On Tuesday, May 14, 2024 1:58:35 PM EDT nupurdeora(a)gmail.com wrote:
Another question is , Is there a metric on the number of events that
the
sample audisp-example.c can handle without queuing ?
It depends entirely on how much processing you are doing. There are syslog
and af_unix plugins that do very little processing and can keep up. But if
you do networking it can take time for the other end to ACK that it received
it.
The audit daemon also has an internal queue between the logger and the
realtime interface. This queue is shared by all plugins from the stand point
that the current event is not retired until all plugins have seen it. So, if
your plugin is slow, it affects the speed of the other plugins.
So, it is important to dequeue inbound events from stdin ASAP. If you are
slow, then it may cause auditd's internal queue to fill. When that happens, it
can't dequeue anything from the kernel and it starts backing up.
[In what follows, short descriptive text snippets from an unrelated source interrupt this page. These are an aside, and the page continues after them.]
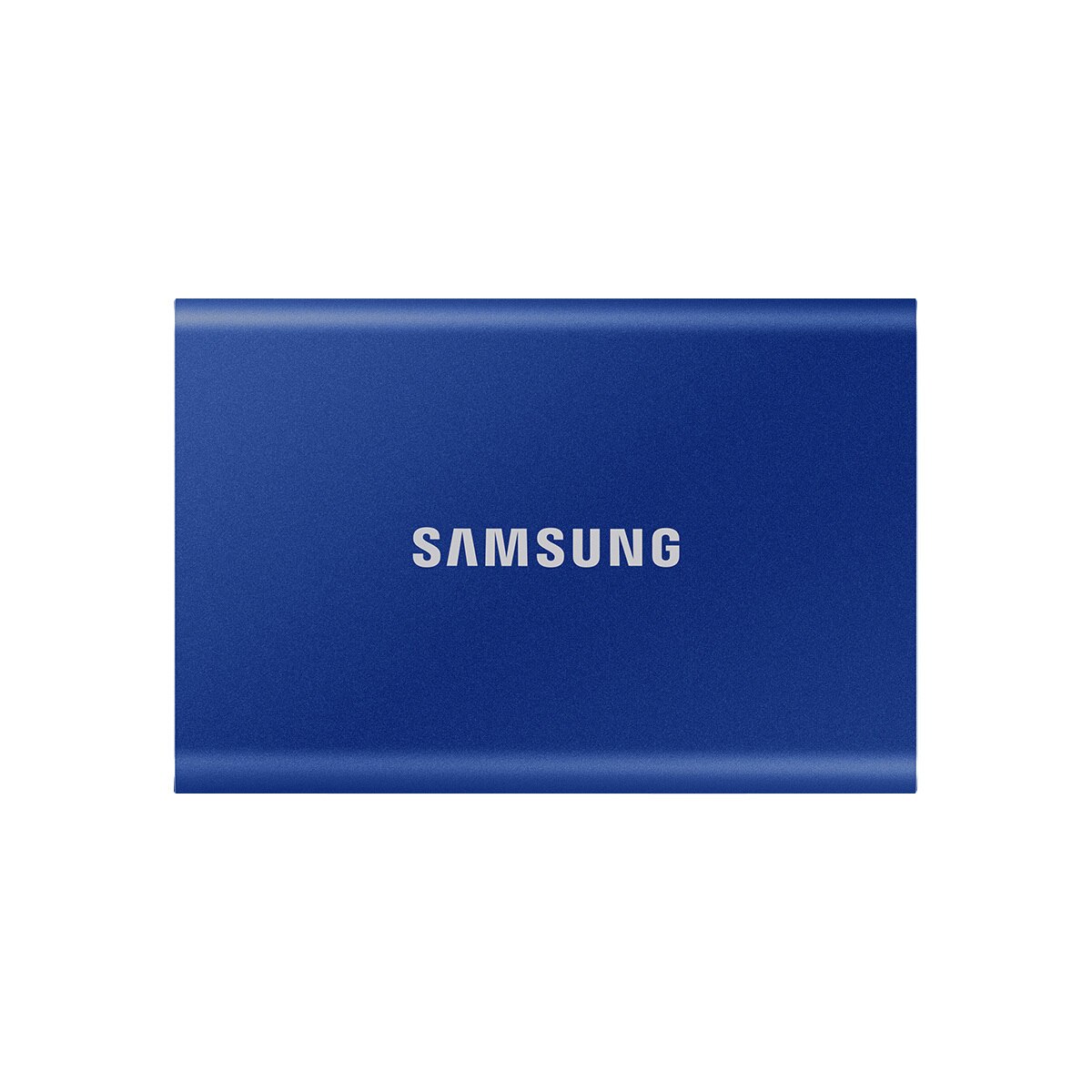 삼성 포터블 외장 SSD T7 1TB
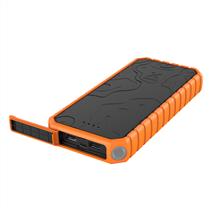 Xtorm Power Bank Rugged 20.000 | In Stock | Quzo UK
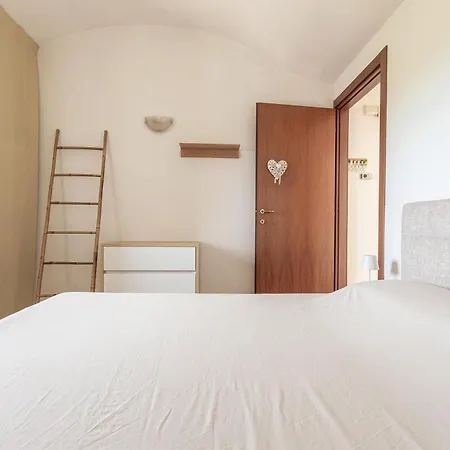 Maste By Perle Di Puglia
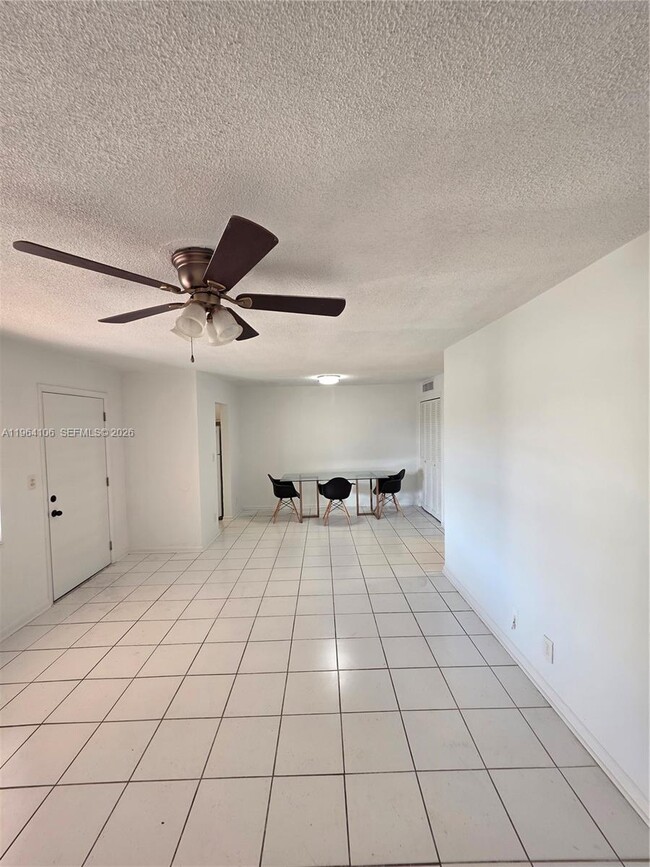 property at 4731 NW 10th Ct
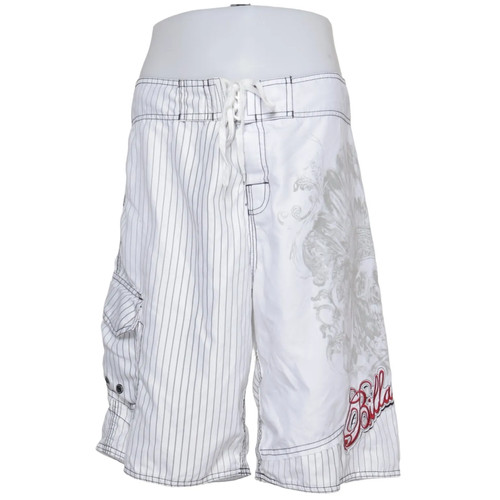 Billabong shorts größe - billabong,, shorts,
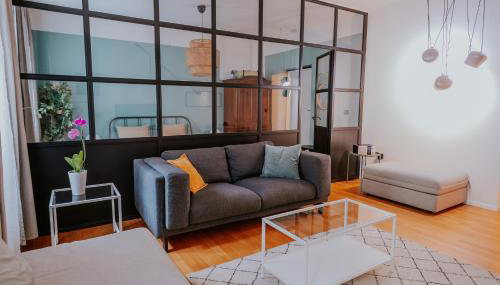 Endless Chanson - Foto 2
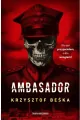 Ambasador - tantis.pl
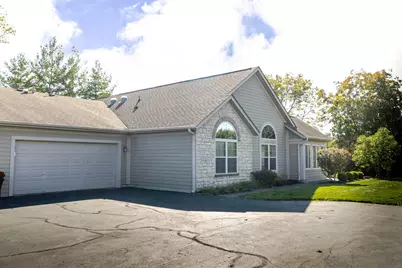 9119 Royal Oak Lane, Union, KY 41091 - Photo 41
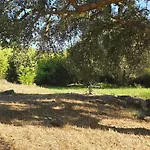 Quinta Da Utopia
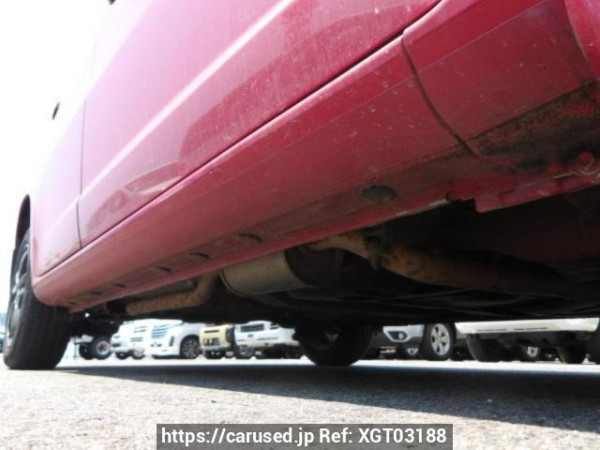 Used 2012 AT honda fit GE6 Image[26]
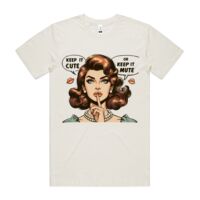 Staple Organic Tee Thumbnail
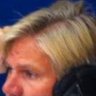 Фото профиля John Robic's Hair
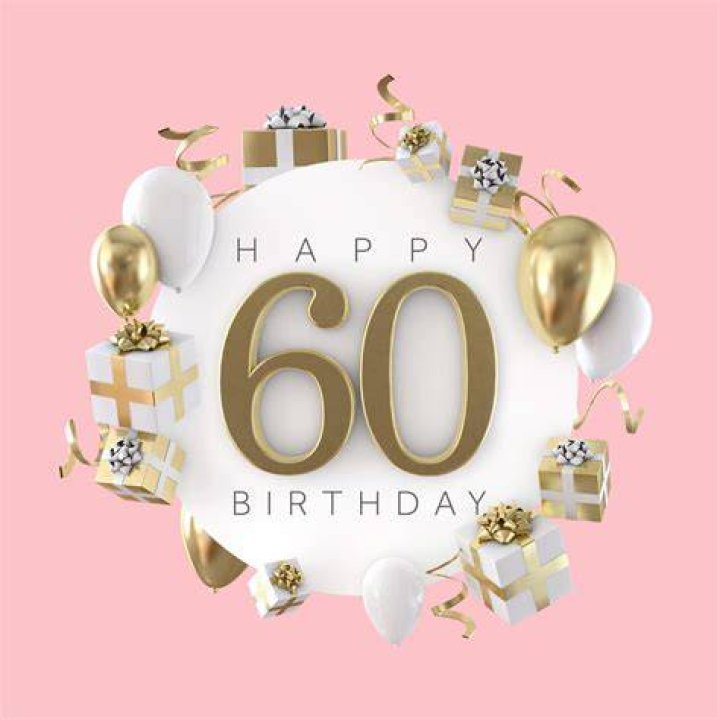 60 Happy Birthday Wishes For Mom Happy Birthday Mom
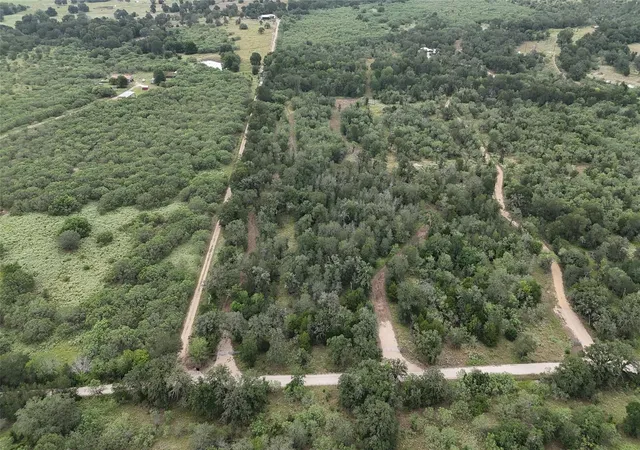 image of 650 Coastal Lane, Luling, TX 78648 | MLS# 3712301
Depended on
what you set for the the kernel failure action, you could panic the kernel if
it fills up.
The safest thing is to make 2 threads, one dequeing and the other processing.
This way events keep flowing and don't backup somewhere.
Also how do I control or link the start & stop of the plugin when
I do
something like "service auditd restart" ?
When you do a restart, auditd receives a SIGTERM. It in turn sends SIGTERM to
all child processes. The example plugin has a SIGTERM handler and causes the
plugin to exit. When you get SIGTERM, you should do whatever you need to do
to cleanup and exit asap. Systemd can intervene with SIGKILL if a daemon
hasn't exited within a "reasonable" time. We don't want that.